COMPSCI 610 Compiler techniques
COMPSCI 620 Advanced software engineering: synthesis and development
COMPSCI 621 Advanced software engineering: analysis and evaluation
COMPSCI 630 Systems
COMPSCI 631 Programming languages
COMPSCI 635 Modern computer architecture
COMPSCI 645 Database design and implementation
COMPSCI 653 Advanced computer networking
COMPSCI 655 Performance Evaluation
COMPSCI 660 Advance Information Assurance
COMPSCI 661 Secure Distributed Systems
COMPSCI 677 Distributed and Operating Systems
COMPSCI 690W Advanced Wireless Network and Sensoring in IoT

    Any of these courses may be used to complete one, two or three systems core requirements. 

    Artificial Intelligence requirement

    The AI core requirement requires that you take or have waived COMPSCI 683 (Artificial Intelligence) or COMPSCI 689 (Machine Learning). It is not possible to pass the AI core without satisfying this part of the core.

    The following Artificial Intelligence core courses may be used to fulfill core requirements.

    COMPSCI 603 Robotics
    COMPSCI 646 Information Retrieval 
    COMPSCI 670 Computer Vision
    COMPSCI 674 Intelligent Visual Computing
    COMPSCI 682 Neural Networks: Modern Intro
    COMPSCI 685 Advanced Natural Language Processing
    COMPSCI 687 Reinforcement Learning
    COMPSCI 688 Probabilistic Graphical Models
    COMPSCI 689 Machine Learning
    COMPSCI 690A Advanced Methods in HCI
    COMPSCI 690D Deep Learning; NLP
    COMPSCI 690OP Optimization in Computer Science

     

    Semi-required core requirement

    In addition to the three area requirements above, you must take or have waived three additional courses at the 600 level or above.  These courses must not be 701, 701Y, or courses in the range 691-699, 791-799, 891-899, unless they are specifically designated by the faculty as meeting this requirement.  The faculty may also designate individual courses in acceptable ranges as not meeting the requirement.

    Scheduling Core Course Toward the Portfolio

    The faculty encourages PhD students to get involved in research as soon as possible, and do not want coursework to delay the start of research. For that reason, it is suggested that you take at most one core course per semester. The  portfolio requirements are designed to reflect this recommendation.

    At the time of your portfolio submission, you must have completed four core requirements, at least one in each area, and be enrolled in your fifth core.

    Some students may prefer to take more than one core course at a time and should feel free to do so if their advisor agrees it makes sense. However, do not neglect the research aspect of your portfolio in doing so. Consult with other students to find out which core courses can easily be combined with others.

    (Please do not lose track of other classes that you need to take to satisfy your course credit requirements.

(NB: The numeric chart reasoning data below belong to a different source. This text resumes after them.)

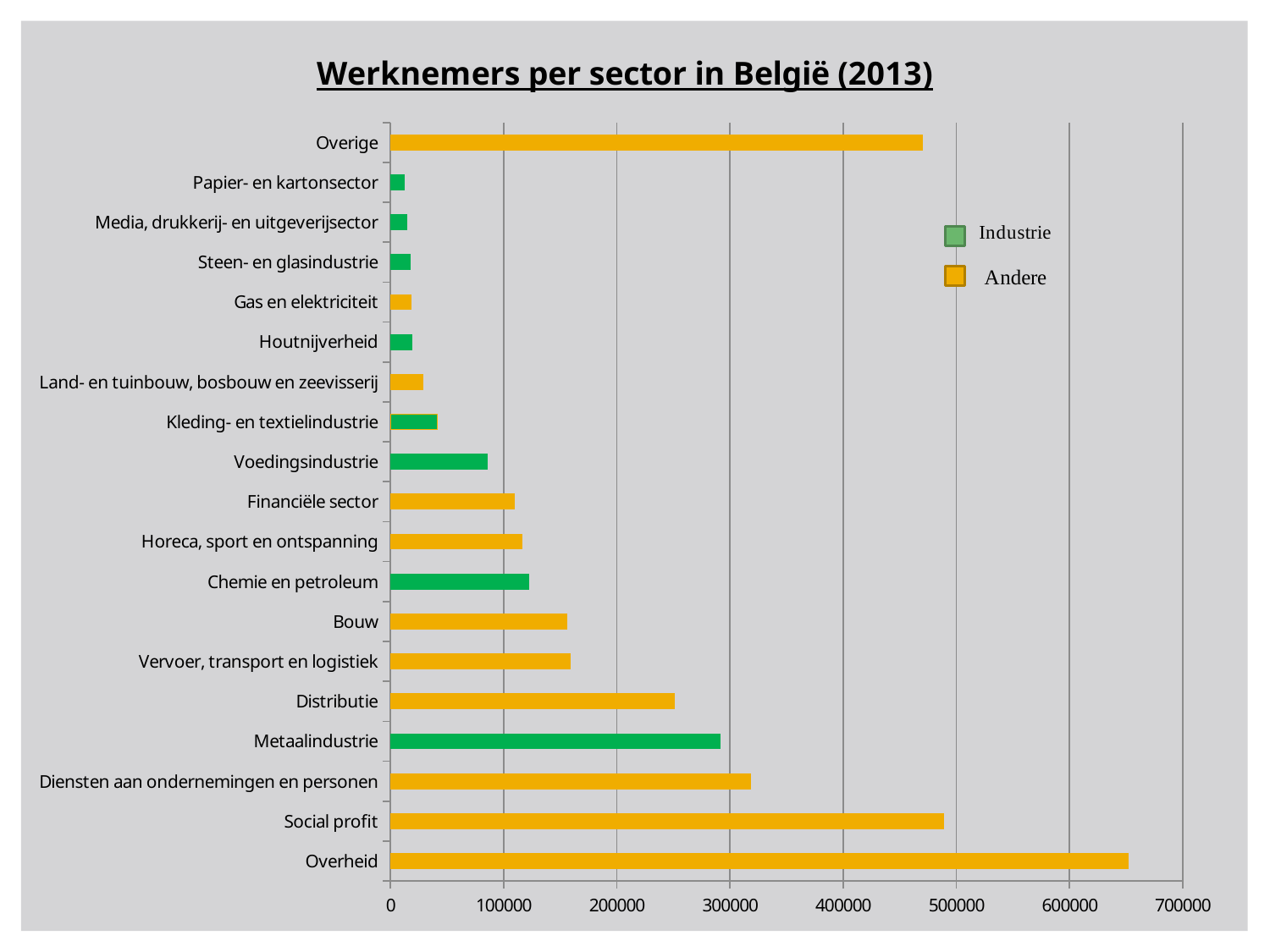
Which is larger, the value for Metaalindustrie or the value for Distributie? Metaalindustrie Which is larger, the value for Overheid or the value for Social profit? Overheid Is the value for Overige greater or less than 500000? less How many series does the legend list? 2 Is the value for Voedingsindustrie greater or less than 100000? less Which sector has the highest number of employees? Overheid What kind of chart is shown on the slide? bar chart How many sectors (categories) are plotted in the chart? 19 Is the value for Distributie greater or less than 200000? greater Which colour represents the Industrie series in the legend? green What is the title of the chart? Werknemers per sector in België (2013)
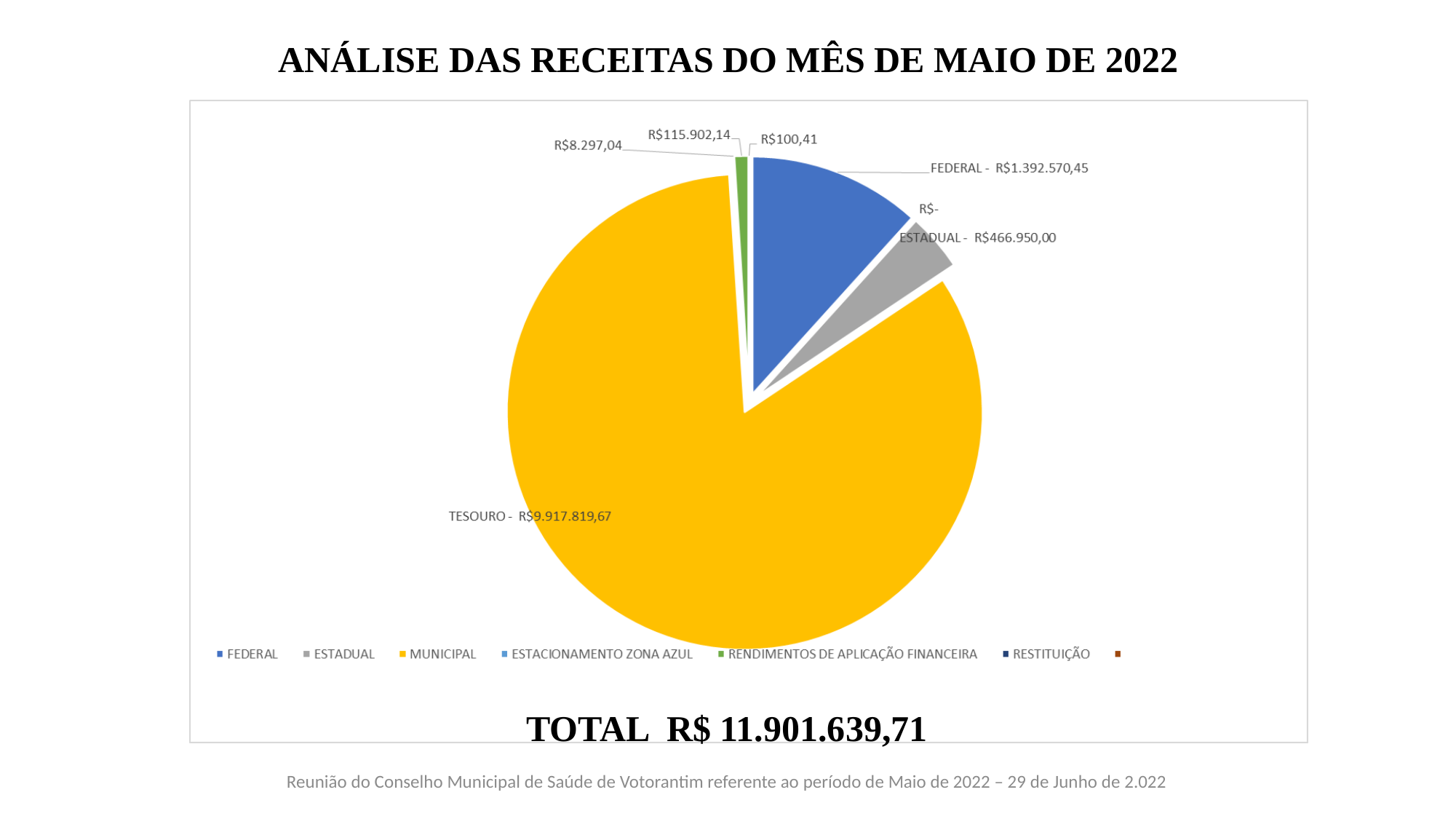
Which category has the largest slice of the pie? MUNICIPAL (TESOURO) What colour is the MUNICIPAL slice in the pie chart? yellow What is the value shown for FEDERAL? R$1.392.570,45 What kind of chart is shown on the slide? pie chart Which is larger, the FEDERAL value or the ESTADUAL value? FEDERAL What is the value shown for ESTADUAL? R$466.950,00 What total is printed below the pie chart? R$ 11.901.639,71 What is the value shown for TESOURO? R$9.917.819,67 What is the title of the chart on the slide? ANÁLISE DAS RECEITAS DO MÊS DE MAIO DE 2022 What is the difference between the FEDERAL value and the ESTADUAL value? R$925.620,45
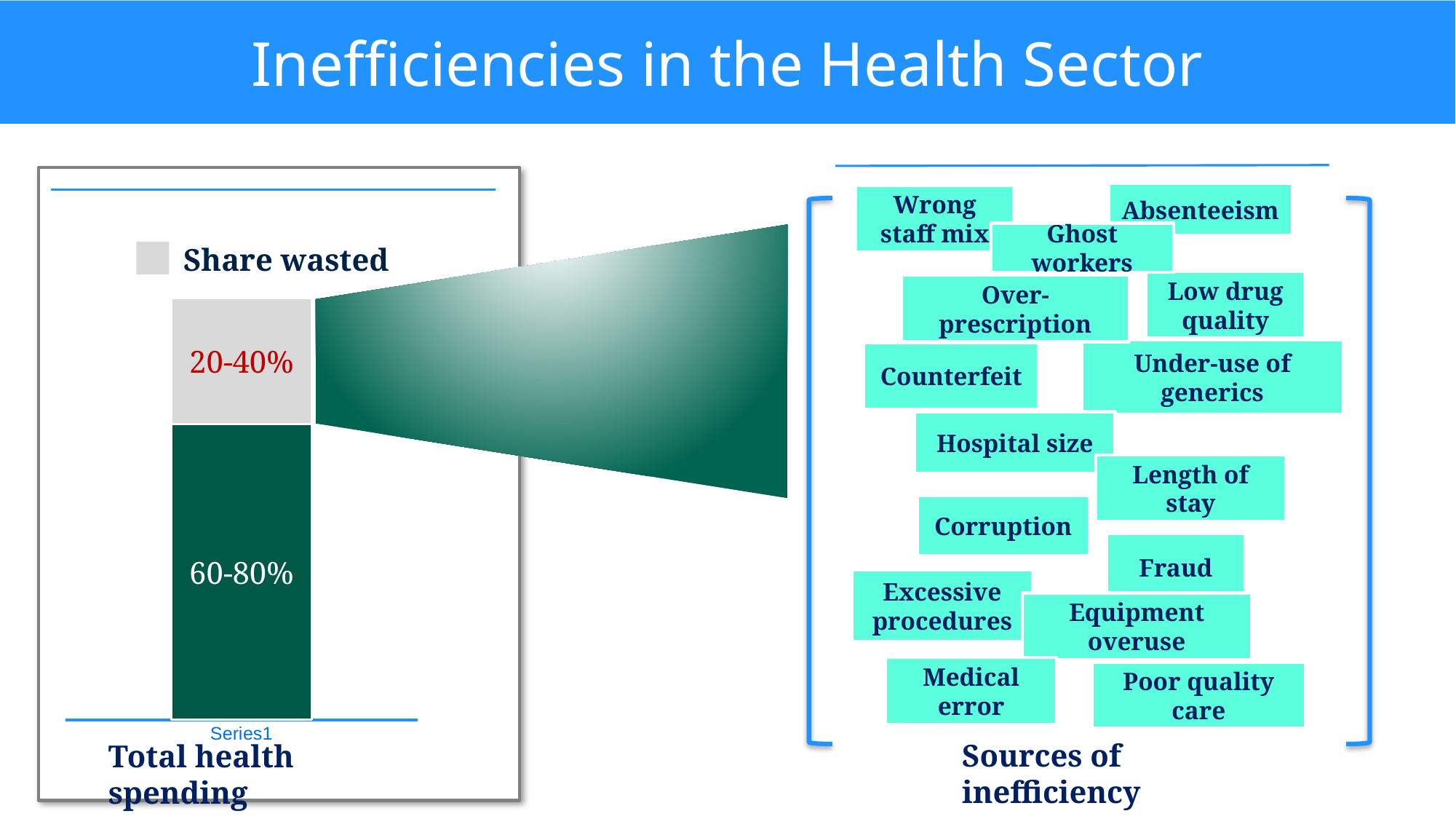
Which segment of the bar is at the top, the 20-40% segment or the 60-80% segment? the 20-40% segment Which segment of the bar is larger, the grey 'Share wasted' segment or the dark green segment? the dark green segment What is the category label shown under the bar on the x axis? Series1 What kind of chart is shown on the left of the slide? stacked bar chart What value is printed on the dark green segment of the bar? 60-80% What value is printed on the grey 'Share wasted' segment of the bar? 20-40% What colour is the 'Share wasted' segment of the bar? grey What is the only entry shown in the chart's legend? Share wasted How many bars are plotted in the chart? 1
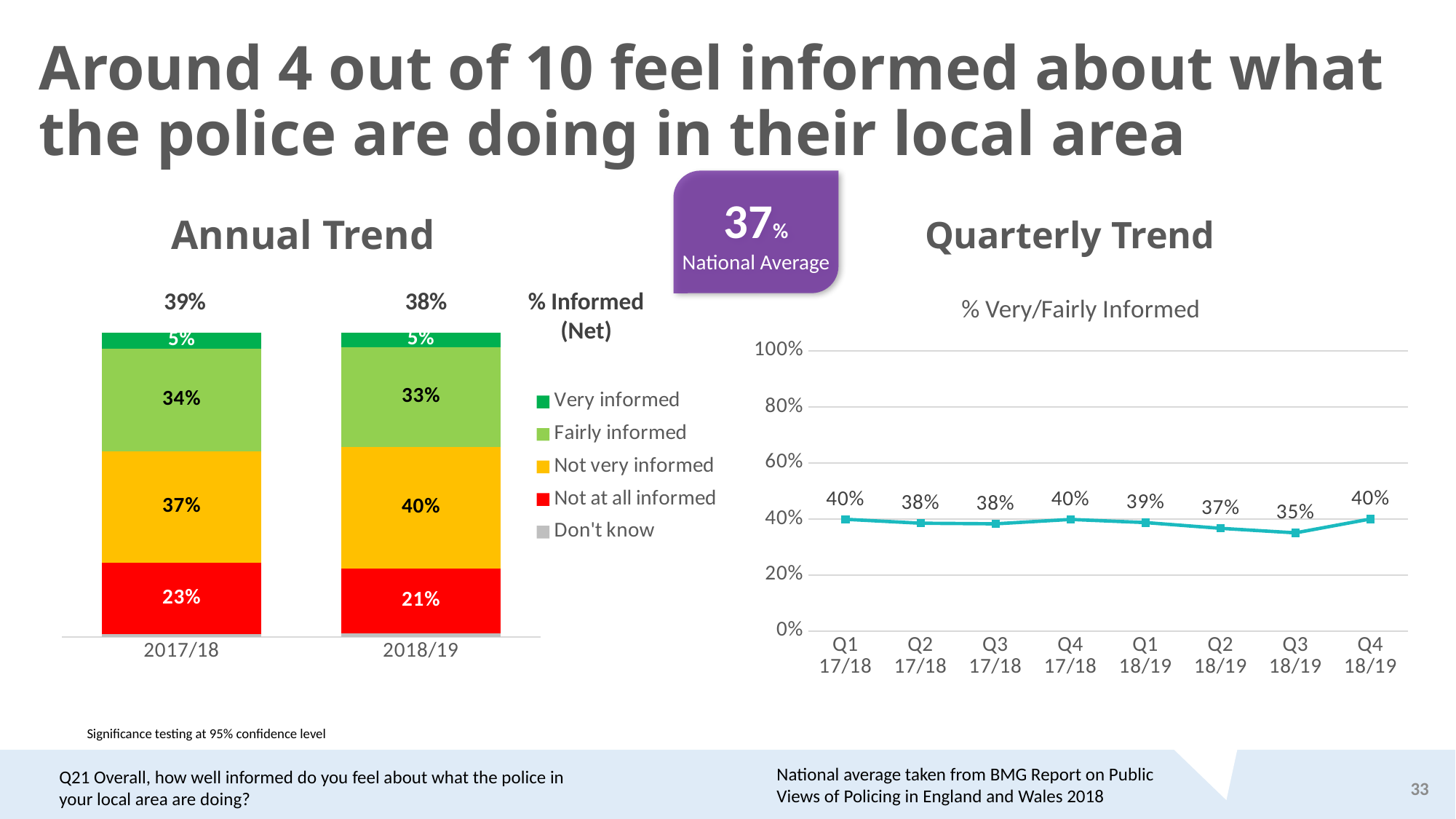
In the Annual Trend chart, what is the difference between the 'Fairly informed' percentages for 2017/18 and 2018/19? 1% What type of chart is the Annual Trend chart? Stacked bar chart What type of chart is the Quarterly Trend chart? Line chart How many quarters are plotted in the Quarterly Trend chart? 8 How many entries does the legend of the Annual Trend chart list? 5 In the Quarterly Trend chart, what is the value for Q3 18/19? 35% In the Annual Trend chart, what percentage were 'Not at all informed' in 2017/18? 23% In the Annual Trend chart, which year has the larger 'Not at all informed' percentage, 2017/18 or 2018/19? 2017/18 In the Quarterly Trend chart, what is the difference between the values for Q4 18/19 and Q3 18/19? 5% In the Annual Trend chart, what percentage were 'Not very informed' in 2018/19? 40% In the Quarterly Trend chart, which quarter has the lowest value? Q3 18/19 In the Annual Trend chart, what is the '% Informed (Net)' figure shown above the 2018/19 bar? 38%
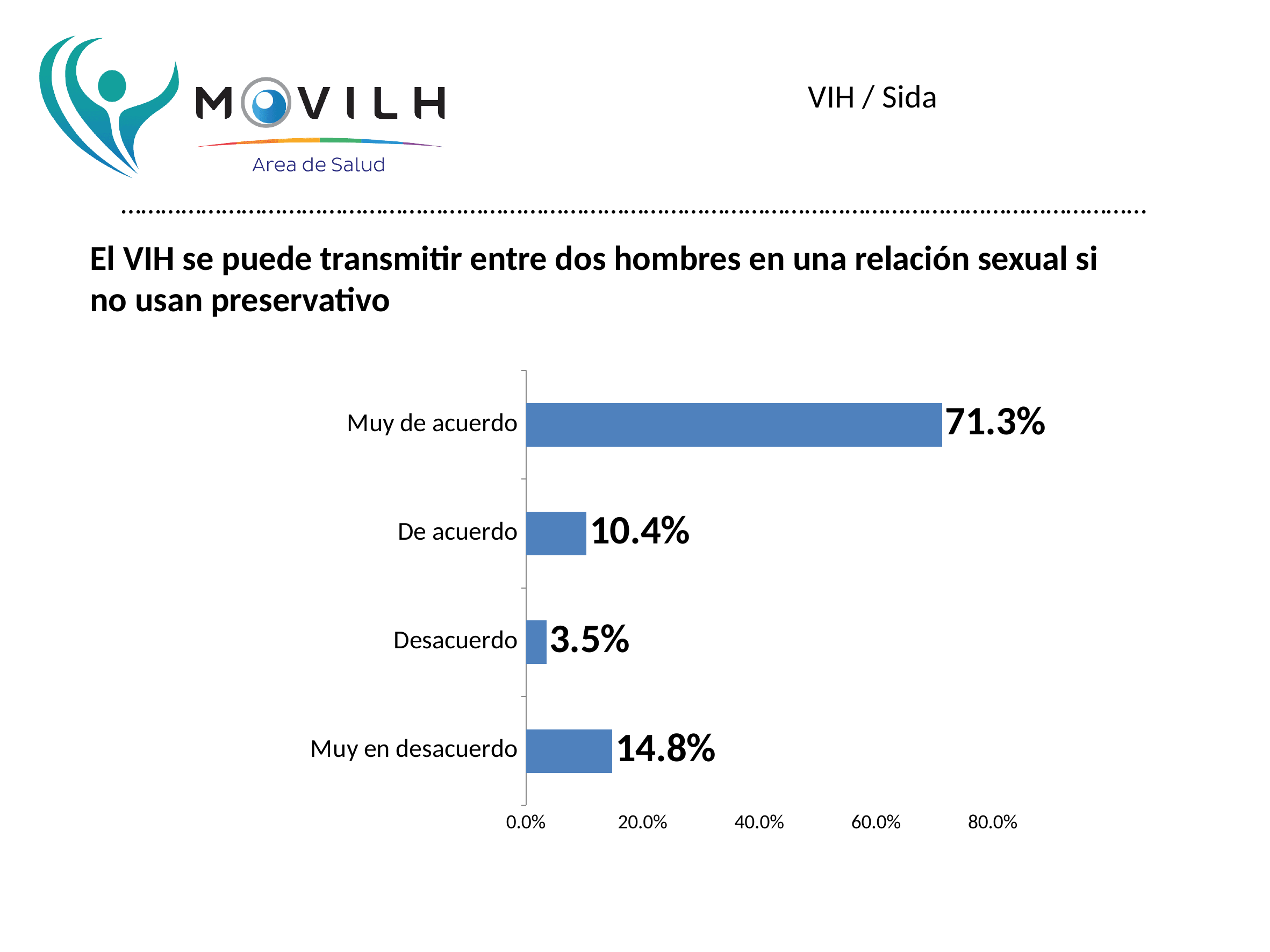
What is the difference between the values for "Muy de acuerdo" and "Muy en desacuerdo"? 56.5% Which category has the lowest value? Desacuerdo What is the value for "Desacuerdo"? 3.5% Which category has the highest value? Muy de acuerdo Is the value for "Muy de acuerdo" greater or less than 60.0%? greater How many categories are shown in the chart? 4 What is the value for "Muy en desacuerdo"? 14.8% What is the value for "Muy de acuerdo"? 71.3% What is the difference between the values for "Muy en desacuerdo" and "De acuerdo"? 4.4% What is the value for "De acuerdo"? 10.4% What kind of chart is shown on the slide? bar chart Which is larger, the value for "De acuerdo" or the value for "Muy en desacuerdo"? Muy en desacuerdo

The faculty recommendation is meant to diffuse the generally more difficult core coursework, not to have you delay all coursework.)

    waiving a Core Requirement

    In some circumstances it may be possible to waive a core requirement on the basis of equivalent coursework at another institution, more advanced or comprehensive work in the same general area, etc.   Our intention is that you not spend time studying material that you have already mastered.  At the same time, we generally want our students to take at least one course in each area in our program, even if it is not on the area-specific lists above.

    If you believe it makes sense for you to have a core requirement waived, please download the form and contact the appropriate professor. The instructor will notify the GPD of his or her recommendation. If you are requesting a waiver of more than 1 core course, each professor must be aware of this and sign off on both waiver requests. If you received a waiver of a core requirement before Dec. 1, 2010 and you are switching to the newer requirements, you will need to have your waivers re-evaluated by all faculty involved.

    The GPD will then determine whether or not to accept that recommendation. (Such recommendations are rarely declined, though sometimes they are modified.)

    Note that waiving a core requirement addresses the core requirement only. In particular, it does not absolve you from taking the corresponding credit hours. If you needed to take 18 credits and you waived one 3-credit core course, you still need to take 18 credits.